**PAGE EXTRACT**.
CDAWeb

DOI version

Julia interface to NASA's Coordinated Data Analysis Web (CDAWeb) for accessing space physics data.

Installation

using Pkg
Pkg.add("CDAWeb")

An agent skill is included for exploring CDAWeb using natural language. To install it using skills, run:

npx skills add JuliaSpacePhysics/CDAWeb.jl

Quick Example

using CDAWeb
using Dates

# Get dataset description
get_dataset("AC_H0_MFI")
JSON.Object{String, Any} with 14 entries:
  "Id"                 => "AC_H0_MFI"
  "Doi"                => "10.48322/e0dc-0h53"
  "SpaseResourceId"    => "spase://NASA/NumericalData/ACE/MAG/L2/PT16S"

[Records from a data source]
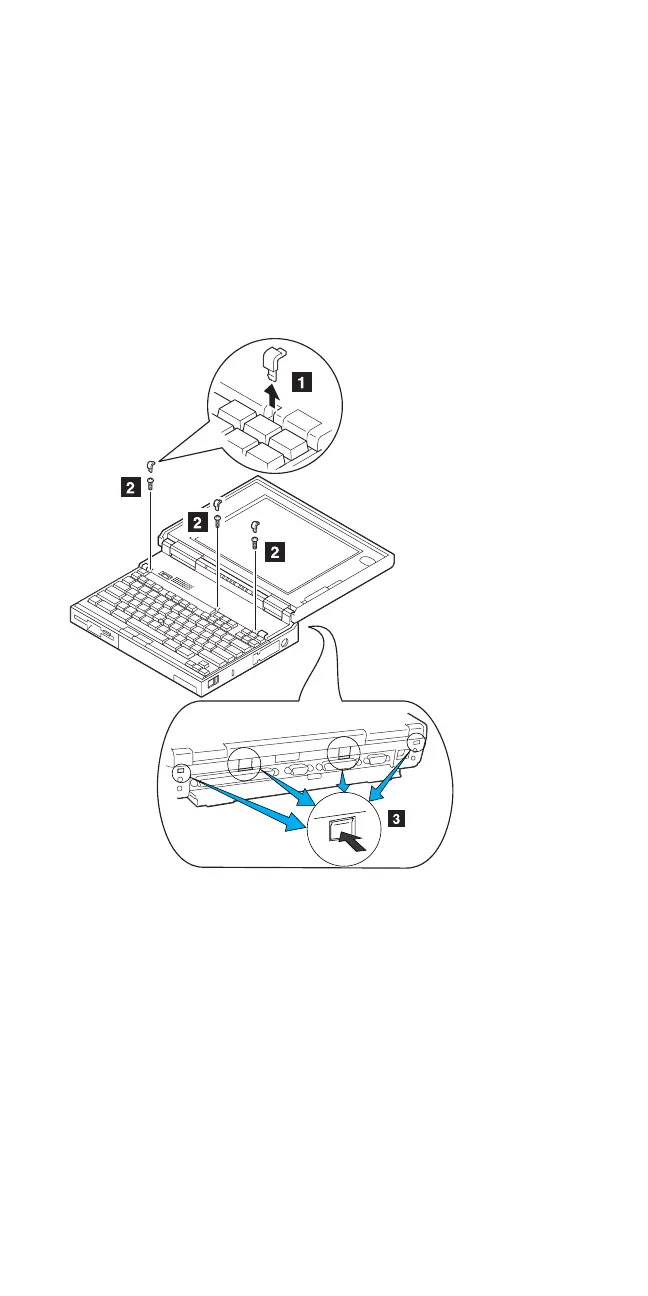 1
2
2
2
3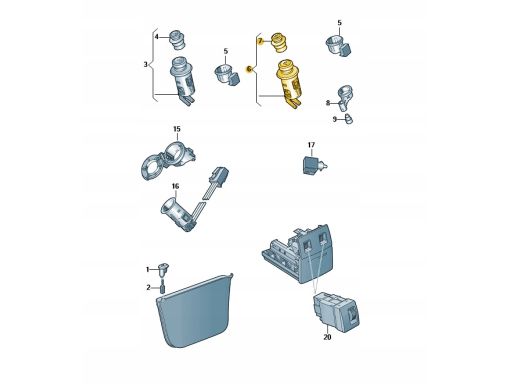 4
3
5
7
6
5
8
9
15
17
16
1
2
20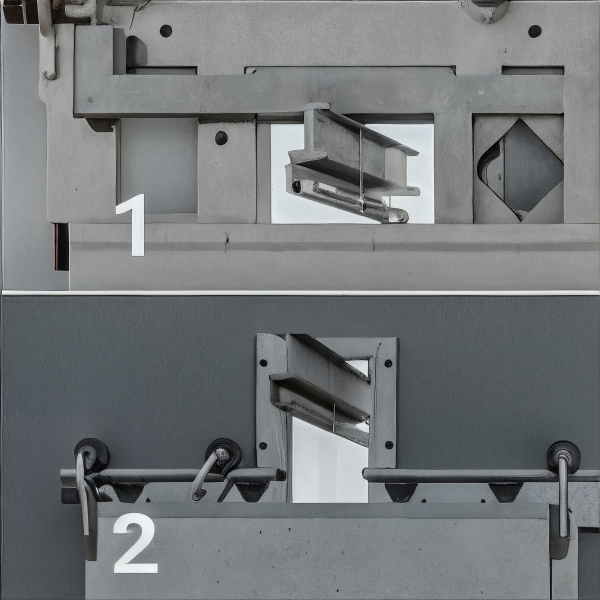 1

2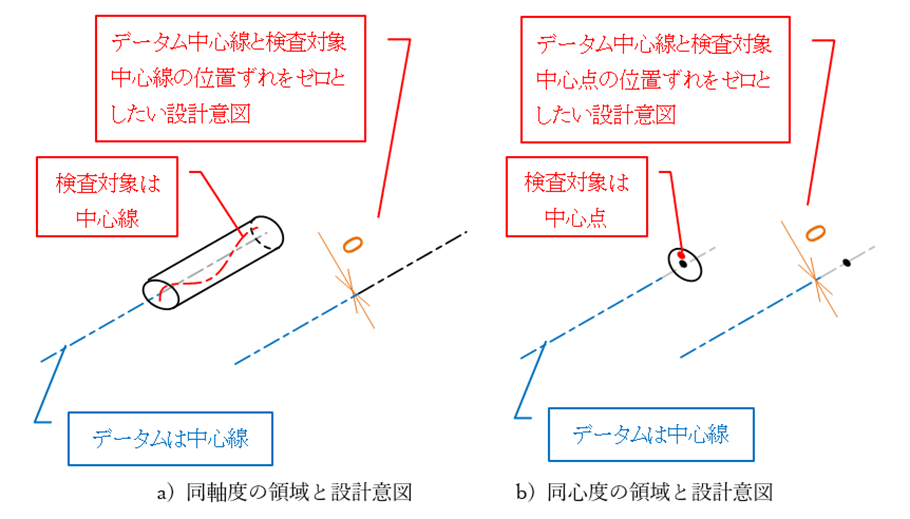 データム中心線と検査対象中心線の位置ずれをゼロとしたい設計意図

検査対象は中心線

0

データムは中心線

a）同軸度の領域と設計意図

データム中心線と検査対象中心点の位置ずれをゼロとしたい設計意図

検査対象は中心点

0

データムは中心線

b）同心度の領域と設計意図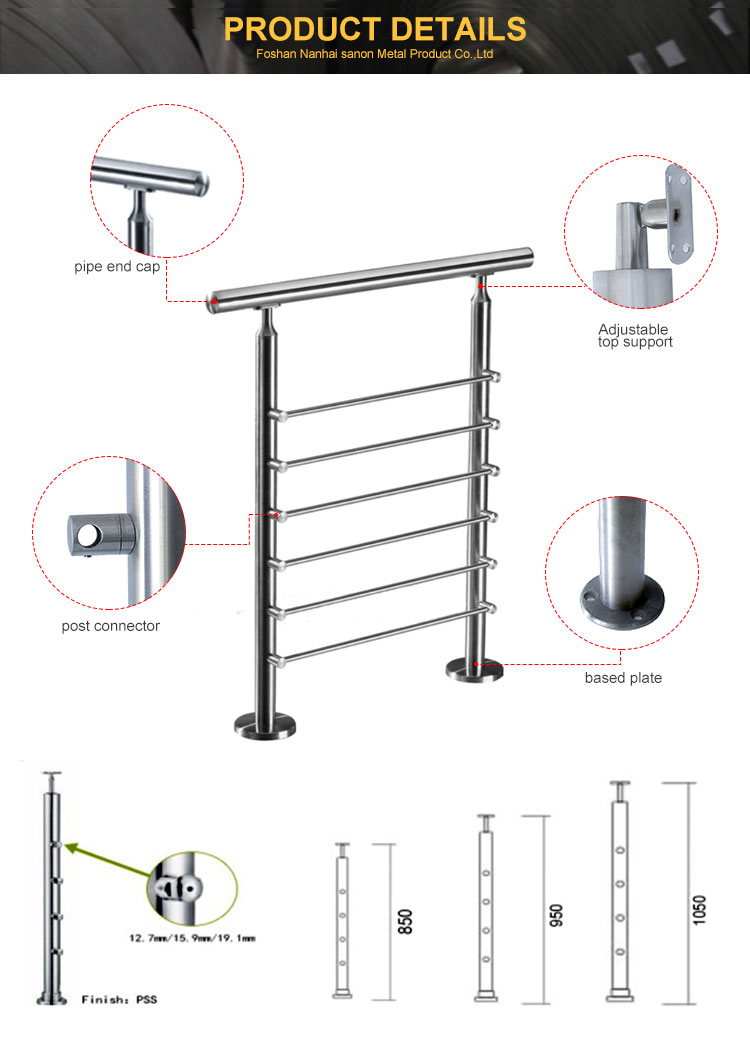 PRODUCT DETAILS
Foshan Nanhai sanon Metal Product Co.,Ltd

pipe end cap

Adjustable top support

post connector

based plate

12.7mm/15.9mm/19.1mm

Finish: PSS

850

950

1050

**WORK INSTRUCTIONS**.
1. Name the keys displayed in the dataset description output on the CDAWeb package page.
2. According to the CDAWeb package page, what is the purpose of running `npx skills add JuliaSpacePhysics/CDAWeb.jl`?
3. Translate this sentence from the CDAWeb package page into Spanish: "An agent skill is included for exploring CDAWeb using natural language."
Work only from the CDAWeb package page, not the listing.

**RESPONSE LIST**.
1. "Id", "Doi", "SpaseResourceId"

2. The command installs the agent skill bundled with the package. The page says this skill is included for exploring CDAWeb using natural language.

3. Se incluye una habilidad de agente para explorar CDAWeb usando lenguaje natural.